• **Brief 1**: In the blog post about the London "Day of Rage" protest, what goal does the event page on Facebook give for the protest?

• **Selected text**:

※

Seriously? A ‘Day of Rage’?
The problem I have with this protest in London is two-fold. The first is wanting to ‘bring down the government’ (according to the event page on Facebook), which is totally wrongheaded.

And I say this as someone who generally supports Jeremy Corbyn.

The second reason is much more ominous to me – and is to do with language, branding and connotations. I’ll get to that in a moment.

Anyone who reads this blog often enough knows that I’m not defending Theresa May’s government. And most of the reasons people are angry with the government and protesting against it are reasons I entirely agree with.

And, although I generally identify with the left (and I generally identify with the reasons stated for this protest), I try always to be objective here and to not stay stuck in my natural biases. And I worry about some of the hard-left activism – or, perhaps, dubious elements that seem to attach themselves to otherwise genuine protest operations. The same sort of thing happens in America and in lots of other places.

In this current case, there has already been a protest to demand the Conservatives step down from government after the election result; and now the Grenfell Tower tragedy – rightly or wrongly – seems to have provided a catalyst for further protest.

※

• **Recorded information**:
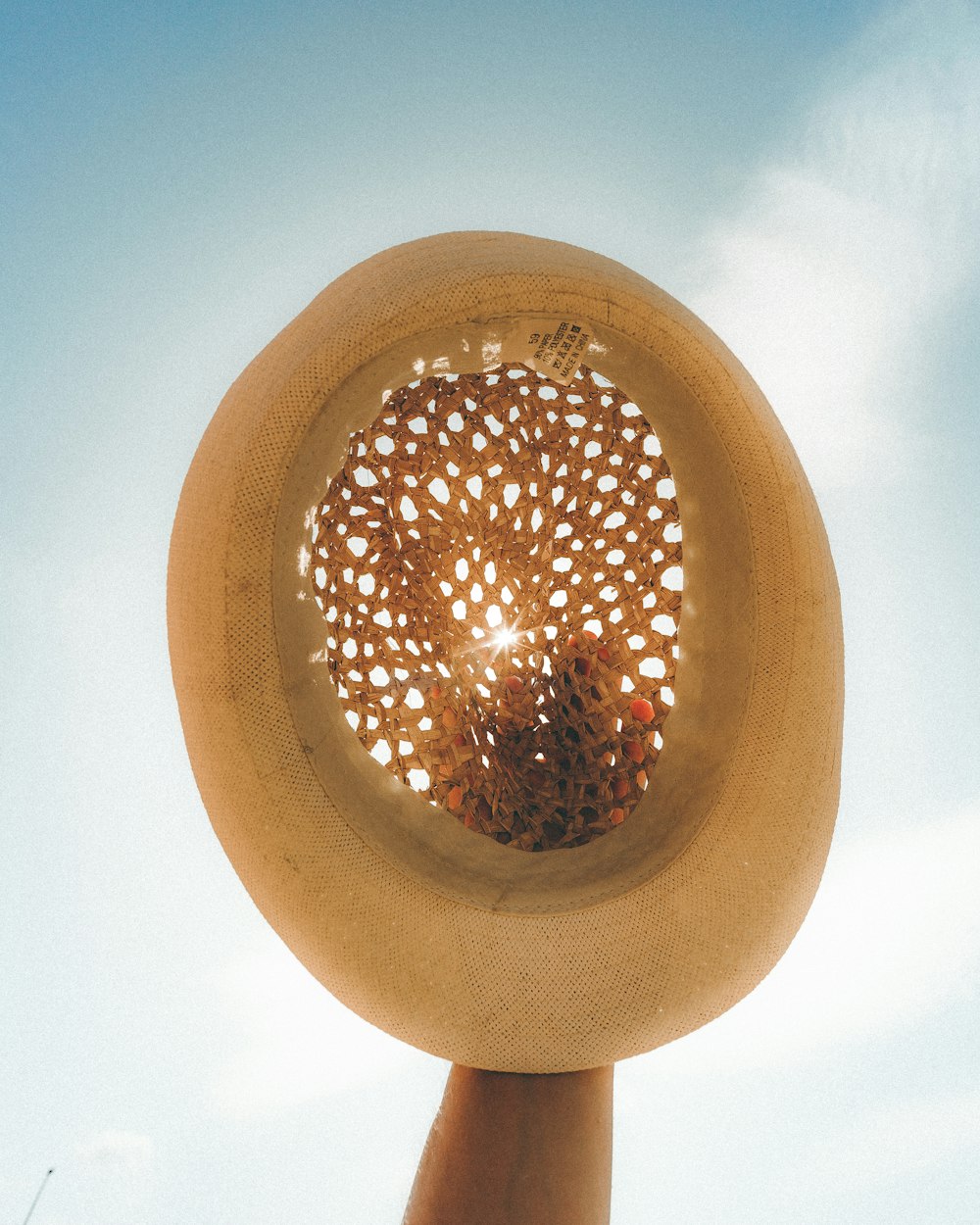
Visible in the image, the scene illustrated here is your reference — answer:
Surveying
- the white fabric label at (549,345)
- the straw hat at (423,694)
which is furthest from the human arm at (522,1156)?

※

• **Brief 2**: Reproduce the records above verbatim, line for line, omitting the picture.

• **Full response 1**: To bring down the government.

• **Full response 2**:
Visible in the image, the scene illustrated here is your reference — answer:
Surveying
- the white fabric label at (549,345)
- the straw hat at (423,694)
which is furthest from the human arm at (522,1156)?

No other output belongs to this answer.